Requirements |
Write out every one of the following entries word for word, without changing anything.

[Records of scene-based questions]
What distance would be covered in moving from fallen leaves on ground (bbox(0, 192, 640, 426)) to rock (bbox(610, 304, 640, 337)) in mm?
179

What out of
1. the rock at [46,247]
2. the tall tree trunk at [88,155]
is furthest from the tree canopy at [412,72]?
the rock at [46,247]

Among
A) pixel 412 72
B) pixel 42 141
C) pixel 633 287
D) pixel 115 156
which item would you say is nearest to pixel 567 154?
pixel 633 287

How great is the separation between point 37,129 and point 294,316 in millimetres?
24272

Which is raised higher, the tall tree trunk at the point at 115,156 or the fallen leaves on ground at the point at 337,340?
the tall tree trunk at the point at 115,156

Finished task |
What distance would be covered in moving from fallen leaves on ground (bbox(0, 192, 640, 426)) to rock (bbox(610, 304, 640, 337)) in mm?
179

What out of
1. the rock at [46,247]
2. the tall tree trunk at [88,155]
is furthest from the tree canopy at [412,72]?
the rock at [46,247]

Among
A) pixel 412 72
B) pixel 42 141
C) pixel 633 287
D) pixel 115 156
which item would you say is nearest to pixel 567 154?
pixel 633 287

How great is the separation between point 37,129 and point 294,316 in millimetres?
24272

Which is raised higher, the tall tree trunk at the point at 115,156 or the fallen leaves on ground at the point at 337,340?
the tall tree trunk at the point at 115,156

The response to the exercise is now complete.